== Attività 1 ==
Elenca tutti i giornali e le riviste nominati nel brano, con il nome che il brano usa per ciascuno.
== Attività 2 ==
Ricopia parola per parola la parte del brano tra "Ma non è una" e "per parlare chiaro.", compresi questi due punti.

== Brano ==
_ _ _
Per fortuna c'è gente che si accontenta e gode. Topolonek non è un nome da fumetti. Ma quello di un ex primo ministro ceco, Mirek Topolonek. Non sfoggiava abiti eleganti nel giardino sardo del cavaliere, ma girava 'nature'.
Nudo, dicono i pettegoli come il "Corrierone". Mentre due ragazze sotto la doccia erano semplicemente "in topless", ovvero come i ciclisti nella pista del Vigorelli "in surplace", nell'attesa dello scatto detto anche "colpo di reni".

Ma non è una colpa essere belle, "in topless", nella doccia della villa del cavaliere, in attesa dello scatto detto anche "botta di culo". Felici di aver volato, dicono altri pettegoli, con "voli di Stato". E che sarà mai... Sono voli scomodi per quanto pieni di lusinghe oltre che di spifferi.

Per fortuna c'è gente che il "colpo di reni" dell'intelligenza e la "botta di culo" della notorietà non li spreca, ma li usa per parlare chiaro.
L'ex della fanciulla in fiore ha preso penna e carta (ci sono testimoni che non ha preso carta e penna), per farci sapere che lui chiama il presidente (tutto maiuscolo nella sua testa e nel suo scritto, noi disobbediamo trascrivendo), ovvero Berlusconi, con l'appellativo di "uomo del popolo", di amico di tutti ma soprattutto di "Mendicanti, Poveri" (ai quali lasciamo rispettosamente l'iniziale maiuscola per pregiudizio politico).

L'ex della fanciulla in fiore desta tanta umana simpatia: vorrebbe querelare "Repubblica", ma purtroppo non può permettersi "un avvocato penalista". Il ragazzo non sa che i penalisti del cavaliere sono disposti a lavorare gratis per lui, se soltanto lui facesse loro l'onore...

L'ex della fanciulla in fiore è un pentito dichiarato. Chiede scusa "per il clamore che ha suscitato" la sua storia d'Amore (la maiuscola è nostra, lo ammettiamo). Non sa che l'amico del popolo (Popolo?) è stato definito da un illustre intellettuale (Ernesto Galli Della Loggia, su "Style") quale interprete perfetto di un modello socialmente volgare (usiamo parole nostre nel tentativo di riassumere il lungo discorso di EGDL).

Modello volgare non voluto dal cavaliere ma a lui imposto dai tempi in cui è costretto a vivere in quest'Italia che (sottolinea EGDL) mostra chiappe e mutande "a chiunque voglia sbirciare". Appunto, in attesa del faticoso "colpo di reni" dell'intelligenza può venire in soccorso la "botta di culo". Come volevasi dimostrare.
_ _ _
== Dati di partenza ==
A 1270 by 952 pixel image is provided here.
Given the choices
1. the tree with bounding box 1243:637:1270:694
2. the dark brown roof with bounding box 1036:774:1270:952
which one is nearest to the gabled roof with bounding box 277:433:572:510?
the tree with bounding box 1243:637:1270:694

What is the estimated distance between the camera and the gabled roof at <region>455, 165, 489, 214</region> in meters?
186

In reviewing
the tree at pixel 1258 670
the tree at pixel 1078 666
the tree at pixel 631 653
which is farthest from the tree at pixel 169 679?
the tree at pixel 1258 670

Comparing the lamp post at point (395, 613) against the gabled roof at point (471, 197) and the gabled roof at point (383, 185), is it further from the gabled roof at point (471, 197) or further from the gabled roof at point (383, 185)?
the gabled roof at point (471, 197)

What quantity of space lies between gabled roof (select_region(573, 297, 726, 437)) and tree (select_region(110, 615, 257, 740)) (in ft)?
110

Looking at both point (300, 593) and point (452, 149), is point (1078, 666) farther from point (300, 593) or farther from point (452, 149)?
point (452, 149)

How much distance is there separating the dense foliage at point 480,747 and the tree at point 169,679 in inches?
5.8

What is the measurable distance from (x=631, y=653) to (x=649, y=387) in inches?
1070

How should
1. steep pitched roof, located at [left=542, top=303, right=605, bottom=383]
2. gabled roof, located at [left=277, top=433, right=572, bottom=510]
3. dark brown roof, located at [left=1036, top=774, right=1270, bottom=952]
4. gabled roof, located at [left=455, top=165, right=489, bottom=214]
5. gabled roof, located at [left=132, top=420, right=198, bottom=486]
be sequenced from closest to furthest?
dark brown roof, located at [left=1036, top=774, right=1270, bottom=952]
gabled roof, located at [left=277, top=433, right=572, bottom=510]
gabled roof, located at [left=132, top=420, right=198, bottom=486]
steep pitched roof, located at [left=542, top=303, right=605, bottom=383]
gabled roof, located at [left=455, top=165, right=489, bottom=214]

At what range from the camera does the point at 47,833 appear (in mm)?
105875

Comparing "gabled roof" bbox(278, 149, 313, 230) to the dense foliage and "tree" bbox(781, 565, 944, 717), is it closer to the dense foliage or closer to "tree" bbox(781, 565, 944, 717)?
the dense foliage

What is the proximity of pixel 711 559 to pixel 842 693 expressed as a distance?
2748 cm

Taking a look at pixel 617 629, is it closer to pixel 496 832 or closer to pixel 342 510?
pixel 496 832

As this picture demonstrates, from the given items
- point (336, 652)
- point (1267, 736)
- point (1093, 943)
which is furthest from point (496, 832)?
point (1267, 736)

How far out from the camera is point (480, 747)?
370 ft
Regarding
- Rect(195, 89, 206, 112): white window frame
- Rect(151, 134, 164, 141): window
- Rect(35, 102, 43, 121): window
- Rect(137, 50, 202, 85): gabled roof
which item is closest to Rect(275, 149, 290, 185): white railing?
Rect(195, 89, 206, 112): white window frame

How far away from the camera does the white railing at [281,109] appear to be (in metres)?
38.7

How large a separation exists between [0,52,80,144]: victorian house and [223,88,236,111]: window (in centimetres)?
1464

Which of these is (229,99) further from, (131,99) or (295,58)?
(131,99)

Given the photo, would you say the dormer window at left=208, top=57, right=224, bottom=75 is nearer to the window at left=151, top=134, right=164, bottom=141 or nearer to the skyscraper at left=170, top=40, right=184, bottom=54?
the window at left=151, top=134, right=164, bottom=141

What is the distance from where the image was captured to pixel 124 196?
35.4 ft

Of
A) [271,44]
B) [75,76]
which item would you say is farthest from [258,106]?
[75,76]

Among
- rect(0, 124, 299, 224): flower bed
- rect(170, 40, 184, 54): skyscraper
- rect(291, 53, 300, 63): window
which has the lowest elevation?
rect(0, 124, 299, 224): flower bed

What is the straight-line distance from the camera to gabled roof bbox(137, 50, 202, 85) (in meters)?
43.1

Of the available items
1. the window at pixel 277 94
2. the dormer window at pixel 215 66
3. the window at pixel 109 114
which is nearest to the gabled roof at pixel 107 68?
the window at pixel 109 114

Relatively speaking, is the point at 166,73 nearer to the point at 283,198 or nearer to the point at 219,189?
_ _ _
== Risposta 1 ==
Corrierone
Repubblica
Style

== Risposta 2 ==
Ma non è una colpa essere belle, "in topless", nella doccia della villa del cavaliere, in attesa dello scatto detto anche "botta di culo". Felici di aver volato, dicono altri pettegoli, con "voli di Stato". E che sarà mai... Sono voli scomodi per quanto pieni di lusinghe oltre che di spifferi.

Per fortuna c'è gente che il "colpo di reni" dell'intelligenza e la "botta di culo" della notorietà non li spreca, ma li usa per parlare chiaro.